AK Parti İzmir’de 9 Haziran’da Başbakan Recep Tayyip Erdoğan’ın katılımıyla gerçekleştirilen coşkulu kongrenin ardından geçen süreçte siyasi süreç oldukça hareketliydi. Seçimden zaferle ayrılan ve atandığı göreve ‘seçilerek’ gelen Ömer Cihat Akay, rakibi Abdullah Tekbaş’ın hamleleriyle sıkıntılı süreç yaşadı. Ardından gelen seçim kurulu kararı, yeni atama, genel merkez açıklamaları ve birçok olay parti teşkilatını çok fazla yıprattı. Teşkilatta delege seçimleri ve kongrelerin ardından ortaya çıkan enerji söndü ve içe yönelmeye başladı. Sekiz günlük kritik sancılı süreç adeta sekiz ay gibi geçti. Parti, kurulduğundan bu yana hiç yaşamadığı bir ilki yine ilklerin şehri İzmir’de yaşadı. Kongrede kazanan yönetim kaldı, başkan düştü. Kaybeden başkan seçim kurulu kararıyla kazanan yönetimin başına geçirildi. Kazanan yönetim ortalıkta yoktu ama kaybeden yönetim sanki 'asilmiş' gibi davrandı. Olayların tamamı kim ne derse desin kavram kargaşasına, hiyerarşi sıkıntısına ve otorite boşluğuna neden oldu.
 
BAŞBAKANIN MÜDAHALESİ
Uzun yoklama ve temayül sürecinin ardından ‘görev verdiği’ isim olan Ömer Cihat Akay’ın hazırladığı kongreye katılan Başbakan Recep Tayyip Erdoğan seçim kurulunun verdiği kararın ardından süreci çok iyi izledi.
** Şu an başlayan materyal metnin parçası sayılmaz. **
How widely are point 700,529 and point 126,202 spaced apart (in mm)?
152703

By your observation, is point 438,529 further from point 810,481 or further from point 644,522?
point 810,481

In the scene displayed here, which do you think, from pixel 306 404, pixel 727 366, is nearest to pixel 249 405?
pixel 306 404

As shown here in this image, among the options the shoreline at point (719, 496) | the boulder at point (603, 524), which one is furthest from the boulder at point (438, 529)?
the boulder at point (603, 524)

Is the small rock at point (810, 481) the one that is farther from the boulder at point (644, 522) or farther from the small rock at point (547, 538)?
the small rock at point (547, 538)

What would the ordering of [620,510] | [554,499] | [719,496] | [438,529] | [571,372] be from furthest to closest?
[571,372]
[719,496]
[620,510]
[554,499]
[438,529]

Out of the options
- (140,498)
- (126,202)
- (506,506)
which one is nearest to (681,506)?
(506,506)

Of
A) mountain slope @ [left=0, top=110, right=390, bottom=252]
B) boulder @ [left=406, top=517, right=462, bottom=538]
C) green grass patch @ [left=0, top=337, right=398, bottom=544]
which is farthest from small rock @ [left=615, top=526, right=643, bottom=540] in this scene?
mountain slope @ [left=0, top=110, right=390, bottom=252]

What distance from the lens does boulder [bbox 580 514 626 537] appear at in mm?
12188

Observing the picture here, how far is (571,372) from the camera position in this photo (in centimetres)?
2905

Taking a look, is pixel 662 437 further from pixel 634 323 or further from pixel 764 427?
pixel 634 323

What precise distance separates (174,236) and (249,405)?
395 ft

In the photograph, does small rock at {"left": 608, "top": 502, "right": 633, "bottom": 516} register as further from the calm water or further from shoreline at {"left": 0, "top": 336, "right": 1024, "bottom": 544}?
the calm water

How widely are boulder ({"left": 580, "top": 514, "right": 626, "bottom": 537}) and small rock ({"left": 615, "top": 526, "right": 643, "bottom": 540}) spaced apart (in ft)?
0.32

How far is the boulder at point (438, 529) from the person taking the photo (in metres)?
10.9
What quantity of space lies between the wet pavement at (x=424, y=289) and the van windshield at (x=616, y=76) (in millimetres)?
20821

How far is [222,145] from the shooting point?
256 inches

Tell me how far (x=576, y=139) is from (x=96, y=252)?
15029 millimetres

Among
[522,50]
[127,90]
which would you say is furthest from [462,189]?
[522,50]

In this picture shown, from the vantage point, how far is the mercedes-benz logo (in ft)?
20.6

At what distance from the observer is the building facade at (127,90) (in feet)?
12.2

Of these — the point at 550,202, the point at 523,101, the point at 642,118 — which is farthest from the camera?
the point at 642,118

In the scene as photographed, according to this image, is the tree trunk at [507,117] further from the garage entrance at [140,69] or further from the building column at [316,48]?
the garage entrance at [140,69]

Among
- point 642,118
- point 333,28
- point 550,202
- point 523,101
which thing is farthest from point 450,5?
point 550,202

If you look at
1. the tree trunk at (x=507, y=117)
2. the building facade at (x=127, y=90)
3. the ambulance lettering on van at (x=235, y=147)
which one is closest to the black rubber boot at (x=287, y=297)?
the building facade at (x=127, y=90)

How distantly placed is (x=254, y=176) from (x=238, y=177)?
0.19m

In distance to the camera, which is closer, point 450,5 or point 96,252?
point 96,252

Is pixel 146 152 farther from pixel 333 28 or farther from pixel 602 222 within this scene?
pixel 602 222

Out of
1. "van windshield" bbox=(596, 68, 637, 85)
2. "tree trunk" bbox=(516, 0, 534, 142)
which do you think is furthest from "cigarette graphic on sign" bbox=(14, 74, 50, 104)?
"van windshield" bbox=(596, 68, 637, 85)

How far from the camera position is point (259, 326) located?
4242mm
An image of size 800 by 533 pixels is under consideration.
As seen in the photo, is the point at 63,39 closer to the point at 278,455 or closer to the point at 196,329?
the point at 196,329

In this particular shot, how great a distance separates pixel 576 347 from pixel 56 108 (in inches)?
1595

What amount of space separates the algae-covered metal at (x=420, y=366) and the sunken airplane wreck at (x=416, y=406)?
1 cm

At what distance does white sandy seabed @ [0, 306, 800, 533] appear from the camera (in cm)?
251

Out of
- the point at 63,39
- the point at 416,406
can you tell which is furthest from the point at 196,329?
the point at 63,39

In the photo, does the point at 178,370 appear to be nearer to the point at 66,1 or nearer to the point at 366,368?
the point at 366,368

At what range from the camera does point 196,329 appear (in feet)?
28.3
Erdoğan, partinin karizmasını kurtarmak ve sıkıntılı süreçten çıkmasını sağlamak için bizzat müdahale etti. Erdoğan’ın bu dönem milletvekili yaptığı özel avukatı Fatih Şahin’in bilgisi ile yürütülen süreç bunun göstergesidir. Erdoğan, Konak İlçe Seçim Kurulu’nun aldığı kararın iptali için YSK’ya yapılan başvurunun takibinde yine bir diğer özel avukatı Ali Özkaya’yı görevlendirdi. CHP’nin, “Alman vakıflarından yardım alan CHP’li belediyeler var” sözleri üzerine Erdoğan hakkında açtığı davayı takip eden Özkaya, kritik süreçte görev almıştı. Ona, genel merkez hukukçularından Fatih Aşçı eşlik etti. Bu süreçten sağlıklı adımlarda çıkan Erdoğan’ın Akay ile ilgili önümüzdeki süreçte “görevinden istifa etsin” talimatı da verebileceği konuşulmaya başlandı. Bundan sonraki süreçte atacağı adımlar ve imaj düzeltme çalışmaları da Akay’ın durumu ile ilgili alınacak her türlü kararı etkileyecektir.
 
FATURA KİME ÇIKACAK?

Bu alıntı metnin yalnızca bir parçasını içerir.